My trainer Jessica and I discussed some of my struggles- and I think the number one thing for me is going back to food journaling. I had gotten really lax about this, I would usually journal Monday thru Wednesday and then once Thursday hit, I knew I was being bad with eating and drinking so I'd stop writing it down. Or I'd write down my food till lunch and then leave my journal at work & never finish the day. So- I'm going back to being really good about the journal, including EVERYTHING I eat (even just a bite), keeping it with me all the time, setting daily calorie goals and overall just being accountable for all the food I'm putting in my body.
I also talked to Jessica about doing a cleanse to jumpstart my body back to healthy eating. She warned me away from anything intense like the Master Cleanse (for any of you who remember when I did that a few years ago- I lasted 5 days & was an EMOTIONAL wreck- people need food!).

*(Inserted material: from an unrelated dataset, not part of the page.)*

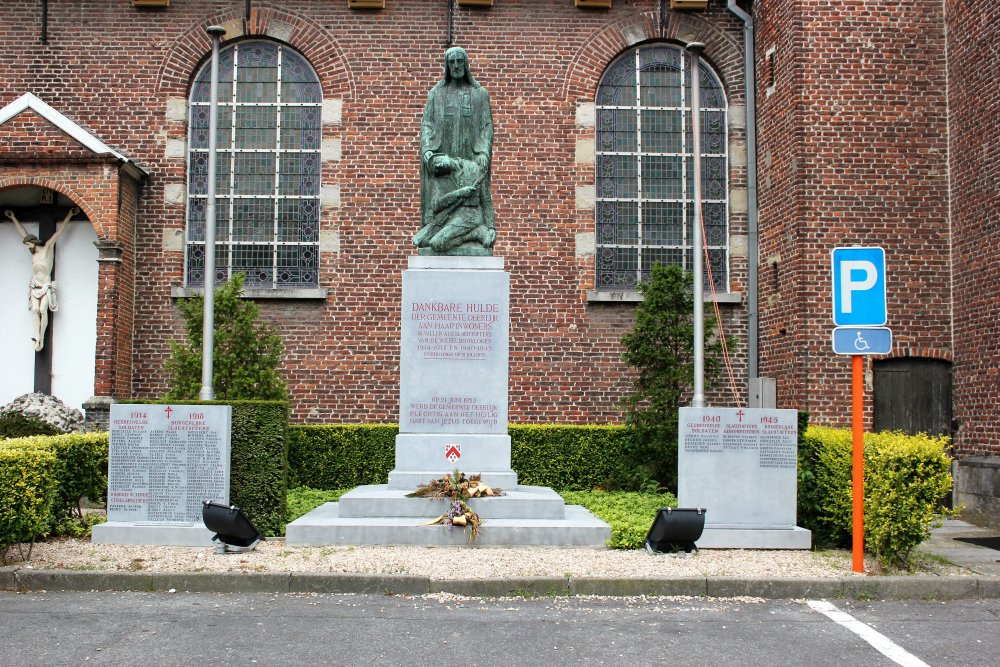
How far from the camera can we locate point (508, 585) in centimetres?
782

But she did reccomend the following week long cleanse:
Day 1: Cut out all Sugar, Dairy & Caffeine. A little bit of whole grains is good but eat mostly veggies, fruit and some lean protein (either wild salmon or organic free range chicken). Eat NOTHING processed or fake. Drink lots of water & herbal or green tea.

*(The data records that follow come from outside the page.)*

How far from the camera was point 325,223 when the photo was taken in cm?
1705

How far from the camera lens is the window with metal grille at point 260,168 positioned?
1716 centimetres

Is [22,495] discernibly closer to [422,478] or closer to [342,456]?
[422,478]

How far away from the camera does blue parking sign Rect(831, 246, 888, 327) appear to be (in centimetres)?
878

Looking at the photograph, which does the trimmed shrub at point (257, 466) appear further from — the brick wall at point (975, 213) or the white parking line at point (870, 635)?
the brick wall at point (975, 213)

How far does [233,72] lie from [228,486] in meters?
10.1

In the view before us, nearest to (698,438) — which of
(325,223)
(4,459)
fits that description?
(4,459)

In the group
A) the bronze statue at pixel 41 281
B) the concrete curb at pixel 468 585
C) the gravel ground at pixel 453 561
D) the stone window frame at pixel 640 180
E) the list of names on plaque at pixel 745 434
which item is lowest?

Day 2: Today cut the meat. Eat veggies, fruit & whole grain. Continue with water & tea.
Day 3. JUICE DAY! Eat, or rather drink, all of your calories today. If you have a juicer, make your own juice from veggies including beets, carrots, collard greens, kale & apples. You can also purchase freshly squeezed veggie juices from a juice shop, just make sure they don't have anything added to them. Farmers Market in San Diego has a guy that sells a "Greens" juice which would be perfect for this.
Day 4: Continue with the juice & add in fruit. NO other food groups.

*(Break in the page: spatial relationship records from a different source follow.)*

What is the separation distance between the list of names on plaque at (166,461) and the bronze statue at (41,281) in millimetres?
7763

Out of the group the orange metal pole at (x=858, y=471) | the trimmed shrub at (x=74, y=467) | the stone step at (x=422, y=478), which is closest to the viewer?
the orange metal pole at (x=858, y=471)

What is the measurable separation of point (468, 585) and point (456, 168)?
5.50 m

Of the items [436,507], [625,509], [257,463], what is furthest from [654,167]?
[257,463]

Day 5: Continue with the juice & fruit & add in veggies. Steam them or eat raw- you don't want to put oils or fats into your system.
Day 6: Bring back whole grains. Have a piece or two of a sprouted grain bread (like Ezekial brand) or some sweet potatoes.
Day 7: Add back small portions of meat or protein.
That completes the cleanse- and of course after that you should continue to eat well to maintain your results & good health.
I really want to try it, just trying to find a spot on the calendar when I have a week free of "eating commitments". Jessica recommended scheduling the juice day on a "rest" day from working out- otherwise you can feel free to continue exercise.
And the one bright spot in my appointment this morning is that I have lost more body fat- I'm down from 21.9% to 20% which makes me happy- I think I'm almost to the ATHLETE range. Wow, never thought I'd say that. It was funny actually, last night a girl came up to me at bootcamp and said "Have you always been a runner? You're really good." I wished my high school P.E. Teacher Ms Reynolds could have been there- I was always the one at the back of the pack WALKING the last lap of the mile :) Believe me, if I can be a "runner" I'm pretty sure anyone can!
XO
Chel
PS. Happy almost Friday. Looking forward to Julia's annual Christmas festivites tonight!